A banda sueca de heavy metal Ram lança em 2012 o seu terceiro álbum de estúdio, e Oscar Carlquist (vocais), Morgan Pettersson (bateria), Harry Granroth (guitarra), Daniel Johansson (guitarra) e Tobias Peterson (baixo) foram bem recebidos por parte dos ouvintes, com alguns dizendo que o Ram é a melhor banda de heavy metal da Suécia, por exemplo. E o álbum mostra mesmo uma boa banda de heavy metal, mas é algo que lembra bastante bandas como Black Sabbath, Judas Priest (esses dois principalmente por causa dos vocais de Oscar Carlquist) e Iced Earth. Resumindo, é na mesma linha, não tendo nada de novo, claro que isso não faz de Death um mau álbum, mas menos empolgante sim.

‘Death…’ abre o CD, e ela é uma intro obscura, o que faz lembrar o Black Sabbath e bandas de doom metal. ‘… Comes From The Mouth Beyond’ é a continuação de sua intro, e a canção possuí bons momentos, como a passagem dela. O disco segue na mesma linha da primeira faixa, é um desses álbuns que na primeira audição (ou nas primeiras faixas) você já sabe se gostou ou não. Destaques para a dobradinha ‘Release Me’ e ‘Defiant’, sendo ao meu ver as melhores faixas do CD. Seguindo temos a balada ‘Frozen’, aonde o vocal de Oscar não é adaptado para isso, mas pessoalmente eu gostei dela. No final do disco ainda temos a paulada ‘Under The Scythe’ e a boa ‘Flame Of The Tyrants’, e essa última possuí videoclipe, um videoclipe que lembra muito essas bandas já citadas no começo da resenha, e mais o Massacration. Encerrando temos ‘1 7 7 1’, um epílogo comprido de 5 minutos, algo manjado, e poderia ter ficado melhor se o epílogo fosse apenas um prólogo para uma épica canção obscura, aonde encerraria o disco com chave de ouro, e com quase certeza, seria a melhor das 10 faixas.

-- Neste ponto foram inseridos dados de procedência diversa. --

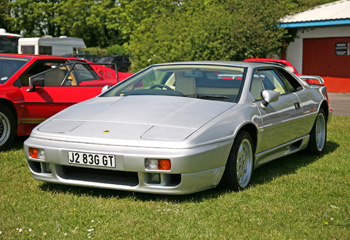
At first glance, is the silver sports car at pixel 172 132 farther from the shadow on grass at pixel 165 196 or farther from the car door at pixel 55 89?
the car door at pixel 55 89

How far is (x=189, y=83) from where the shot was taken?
5602 millimetres

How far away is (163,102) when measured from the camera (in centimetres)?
518

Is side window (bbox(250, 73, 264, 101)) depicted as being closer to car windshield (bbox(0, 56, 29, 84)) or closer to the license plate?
the license plate

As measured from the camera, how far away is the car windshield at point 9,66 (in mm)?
7583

Death é um bom álbum de heavy metal, dá para se divertir ao ouvir o lançamento de 2012 do Ram, mas peca em quesitos como soar genérico, a banda tem potencial e acredito que melhorará muito nesses próximos anos, estarei esperando um novo álbum de estúdio do Ram, pois Death mostra que podem fazer muito melhor do que o álbum de 2012.